> _REQUIRED WORK_: Your answer must be the exact lines from the one with "Mos Generator_Band" to the end of the data, both included, with no pictures.

> _DATASET CONTENT_:
++++++++++
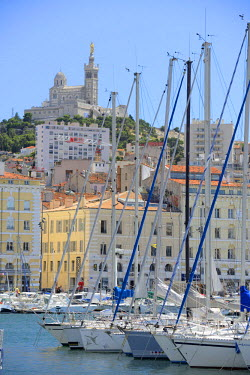 FRA8253AW Harbour at Basilica Notre-Dame of the Garde, Marseille, Provence Alpes Cote d'Azur, Provence, France, Europe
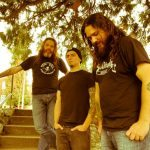Mos Generator_Band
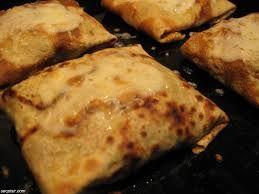 Pastırmalı Bohça tarifi   Kayseri Pastırmalı Bohça Malzemeleri:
++++++++++
> _PROBLEM SOLUTION_:
Mos Generator_Band
 Pastırmalı Bohça tarifi   Kayseri Pastırmalı Bohça Malzemeleri:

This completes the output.